The Basics
When you use the Web or send an e-mail message, you use a domain name to do it. For example, the URL "http://www.techarena.in" contains the domain name techarena.in. So does the e-mail address "someone@techarena.in."
Human-readable names like "techarena.in" are easy for people to remember, but they don't do machines any good. All of the machines use names called IP addresses to refer to one another. For example, the machine that humans refer to as "www.techarena.in" has the IP address 207.58.143.178. Every time you use a domain name, you use the Internet's domain name servers (DNS) to translate the human-readable domain name into the machine-readable IP address. During a day of browsing and e-mailing, you might access the domain name servers hundreds of times!
Domain name servers translate domain names to IP addresses. That sounds like a simple task, and it would be -- except for five things:
*There are billions of IP addresses currently in use, and most machines have a human-readable name as well.

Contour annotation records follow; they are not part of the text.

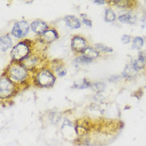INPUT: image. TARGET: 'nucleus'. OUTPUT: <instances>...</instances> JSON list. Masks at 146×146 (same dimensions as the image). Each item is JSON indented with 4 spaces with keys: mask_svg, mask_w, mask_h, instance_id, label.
Segmentation results:
<instances>
[{
    "mask_svg": "<svg viewBox=\"0 0 146 146\" xmlns=\"http://www.w3.org/2000/svg\"><path fill=\"white\" fill-rule=\"evenodd\" d=\"M14 90V85L7 78H2L0 82V95L2 98H8Z\"/></svg>",
    "mask_w": 146,
    "mask_h": 146,
    "instance_id": "4",
    "label": "nucleus"
},
{
    "mask_svg": "<svg viewBox=\"0 0 146 146\" xmlns=\"http://www.w3.org/2000/svg\"><path fill=\"white\" fill-rule=\"evenodd\" d=\"M57 74H58V75L60 76V77H62L64 75L66 74V70L64 68L59 67L57 70Z\"/></svg>",
    "mask_w": 146,
    "mask_h": 146,
    "instance_id": "21",
    "label": "nucleus"
},
{
    "mask_svg": "<svg viewBox=\"0 0 146 146\" xmlns=\"http://www.w3.org/2000/svg\"><path fill=\"white\" fill-rule=\"evenodd\" d=\"M66 23L67 24L68 27L73 29H78L81 27V23L78 19H77L75 16L73 15H67L65 18Z\"/></svg>",
    "mask_w": 146,
    "mask_h": 146,
    "instance_id": "9",
    "label": "nucleus"
},
{
    "mask_svg": "<svg viewBox=\"0 0 146 146\" xmlns=\"http://www.w3.org/2000/svg\"><path fill=\"white\" fill-rule=\"evenodd\" d=\"M90 86V84L88 82L86 79H83L78 83H75L74 84V87L78 88V89H85V88H88Z\"/></svg>",
    "mask_w": 146,
    "mask_h": 146,
    "instance_id": "18",
    "label": "nucleus"
},
{
    "mask_svg": "<svg viewBox=\"0 0 146 146\" xmlns=\"http://www.w3.org/2000/svg\"><path fill=\"white\" fill-rule=\"evenodd\" d=\"M146 63V54L145 53H140L137 59H136V61L133 63V67L137 70H141L143 67L145 66V65Z\"/></svg>",
    "mask_w": 146,
    "mask_h": 146,
    "instance_id": "10",
    "label": "nucleus"
},
{
    "mask_svg": "<svg viewBox=\"0 0 146 146\" xmlns=\"http://www.w3.org/2000/svg\"><path fill=\"white\" fill-rule=\"evenodd\" d=\"M118 19L120 22H121L123 23L133 24L136 21V18L130 14H126V15H122L119 16Z\"/></svg>",
    "mask_w": 146,
    "mask_h": 146,
    "instance_id": "14",
    "label": "nucleus"
},
{
    "mask_svg": "<svg viewBox=\"0 0 146 146\" xmlns=\"http://www.w3.org/2000/svg\"><path fill=\"white\" fill-rule=\"evenodd\" d=\"M137 70L133 67V65H127L124 70L123 75L126 78H130L134 77L135 75L137 74Z\"/></svg>",
    "mask_w": 146,
    "mask_h": 146,
    "instance_id": "12",
    "label": "nucleus"
},
{
    "mask_svg": "<svg viewBox=\"0 0 146 146\" xmlns=\"http://www.w3.org/2000/svg\"><path fill=\"white\" fill-rule=\"evenodd\" d=\"M94 3L98 4H104L105 3V1H94Z\"/></svg>",
    "mask_w": 146,
    "mask_h": 146,
    "instance_id": "24",
    "label": "nucleus"
},
{
    "mask_svg": "<svg viewBox=\"0 0 146 146\" xmlns=\"http://www.w3.org/2000/svg\"><path fill=\"white\" fill-rule=\"evenodd\" d=\"M96 48L99 50H101V51H105V52H112L113 51V50L111 49V48L108 47L106 46H104L102 44H97L96 45Z\"/></svg>",
    "mask_w": 146,
    "mask_h": 146,
    "instance_id": "19",
    "label": "nucleus"
},
{
    "mask_svg": "<svg viewBox=\"0 0 146 146\" xmlns=\"http://www.w3.org/2000/svg\"><path fill=\"white\" fill-rule=\"evenodd\" d=\"M62 133L65 136V137H67V138H73L74 137L75 133L76 131L74 129V127L71 125V122H70L69 121H65L62 128Z\"/></svg>",
    "mask_w": 146,
    "mask_h": 146,
    "instance_id": "7",
    "label": "nucleus"
},
{
    "mask_svg": "<svg viewBox=\"0 0 146 146\" xmlns=\"http://www.w3.org/2000/svg\"><path fill=\"white\" fill-rule=\"evenodd\" d=\"M9 74L11 78L16 81H22L27 77V71L23 66H13L9 70Z\"/></svg>",
    "mask_w": 146,
    "mask_h": 146,
    "instance_id": "5",
    "label": "nucleus"
},
{
    "mask_svg": "<svg viewBox=\"0 0 146 146\" xmlns=\"http://www.w3.org/2000/svg\"><path fill=\"white\" fill-rule=\"evenodd\" d=\"M72 48L76 51H84L86 49V43L85 39L81 37H74L72 40Z\"/></svg>",
    "mask_w": 146,
    "mask_h": 146,
    "instance_id": "6",
    "label": "nucleus"
},
{
    "mask_svg": "<svg viewBox=\"0 0 146 146\" xmlns=\"http://www.w3.org/2000/svg\"><path fill=\"white\" fill-rule=\"evenodd\" d=\"M31 29L36 34L43 35L47 31V25L42 21H35L31 24Z\"/></svg>",
    "mask_w": 146,
    "mask_h": 146,
    "instance_id": "8",
    "label": "nucleus"
},
{
    "mask_svg": "<svg viewBox=\"0 0 146 146\" xmlns=\"http://www.w3.org/2000/svg\"><path fill=\"white\" fill-rule=\"evenodd\" d=\"M29 31V24L26 21H19L16 23L12 29V35L16 38H23L27 35Z\"/></svg>",
    "mask_w": 146,
    "mask_h": 146,
    "instance_id": "2",
    "label": "nucleus"
},
{
    "mask_svg": "<svg viewBox=\"0 0 146 146\" xmlns=\"http://www.w3.org/2000/svg\"><path fill=\"white\" fill-rule=\"evenodd\" d=\"M121 41H122V42L124 44L129 43V41H130V36L127 35H123L122 38H121Z\"/></svg>",
    "mask_w": 146,
    "mask_h": 146,
    "instance_id": "22",
    "label": "nucleus"
},
{
    "mask_svg": "<svg viewBox=\"0 0 146 146\" xmlns=\"http://www.w3.org/2000/svg\"><path fill=\"white\" fill-rule=\"evenodd\" d=\"M37 81L40 86L46 87L52 86L54 83L55 78L51 73H50L49 71H42L40 72L38 74Z\"/></svg>",
    "mask_w": 146,
    "mask_h": 146,
    "instance_id": "3",
    "label": "nucleus"
},
{
    "mask_svg": "<svg viewBox=\"0 0 146 146\" xmlns=\"http://www.w3.org/2000/svg\"><path fill=\"white\" fill-rule=\"evenodd\" d=\"M144 45V40L141 37H136L133 42V48L135 50H140Z\"/></svg>",
    "mask_w": 146,
    "mask_h": 146,
    "instance_id": "16",
    "label": "nucleus"
},
{
    "mask_svg": "<svg viewBox=\"0 0 146 146\" xmlns=\"http://www.w3.org/2000/svg\"><path fill=\"white\" fill-rule=\"evenodd\" d=\"M77 62H78L80 63H89V62H92V59H90V58H88L86 57H85L84 55H82L79 57L78 58H77L76 60Z\"/></svg>",
    "mask_w": 146,
    "mask_h": 146,
    "instance_id": "20",
    "label": "nucleus"
},
{
    "mask_svg": "<svg viewBox=\"0 0 146 146\" xmlns=\"http://www.w3.org/2000/svg\"><path fill=\"white\" fill-rule=\"evenodd\" d=\"M57 33L53 30H47L42 35V38H43L44 41L47 42H51L53 41L57 38Z\"/></svg>",
    "mask_w": 146,
    "mask_h": 146,
    "instance_id": "13",
    "label": "nucleus"
},
{
    "mask_svg": "<svg viewBox=\"0 0 146 146\" xmlns=\"http://www.w3.org/2000/svg\"><path fill=\"white\" fill-rule=\"evenodd\" d=\"M83 55L85 57H86L90 59H93V58H95L98 56V52L96 51L94 49L91 47H86V49L82 52Z\"/></svg>",
    "mask_w": 146,
    "mask_h": 146,
    "instance_id": "15",
    "label": "nucleus"
},
{
    "mask_svg": "<svg viewBox=\"0 0 146 146\" xmlns=\"http://www.w3.org/2000/svg\"><path fill=\"white\" fill-rule=\"evenodd\" d=\"M1 51L5 52L11 46L12 40L9 35H3L1 37Z\"/></svg>",
    "mask_w": 146,
    "mask_h": 146,
    "instance_id": "11",
    "label": "nucleus"
},
{
    "mask_svg": "<svg viewBox=\"0 0 146 146\" xmlns=\"http://www.w3.org/2000/svg\"><path fill=\"white\" fill-rule=\"evenodd\" d=\"M83 23L86 24V25H87L88 27H92V22L90 19H86V18L83 17Z\"/></svg>",
    "mask_w": 146,
    "mask_h": 146,
    "instance_id": "23",
    "label": "nucleus"
},
{
    "mask_svg": "<svg viewBox=\"0 0 146 146\" xmlns=\"http://www.w3.org/2000/svg\"><path fill=\"white\" fill-rule=\"evenodd\" d=\"M116 19L114 12L111 9H107L106 11V15H105V20L107 23H111L113 22Z\"/></svg>",
    "mask_w": 146,
    "mask_h": 146,
    "instance_id": "17",
    "label": "nucleus"
},
{
    "mask_svg": "<svg viewBox=\"0 0 146 146\" xmlns=\"http://www.w3.org/2000/svg\"><path fill=\"white\" fill-rule=\"evenodd\" d=\"M29 54V47L27 45L23 42L19 43L13 48L11 51V56L13 59L15 61H21L25 58Z\"/></svg>",
    "mask_w": 146,
    "mask_h": 146,
    "instance_id": "1",
    "label": "nucleus"
}]
</instances>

*There are many billions of DNS requests made every day. A single person can easily make a hundred or more DNS requests a day, and there are hundreds of millions of people and machines using the Internet daily.
*Domain names and IP addresses change daily.
*New domain names get created daily.
*Millions of people do the work to change and add domain names and IP addresses every day.
The DNS system is a database, and no other database on the planet gets this many requests. No other database on the planet has millions of people changing it every day, either. That is what makes the DNS system so unique!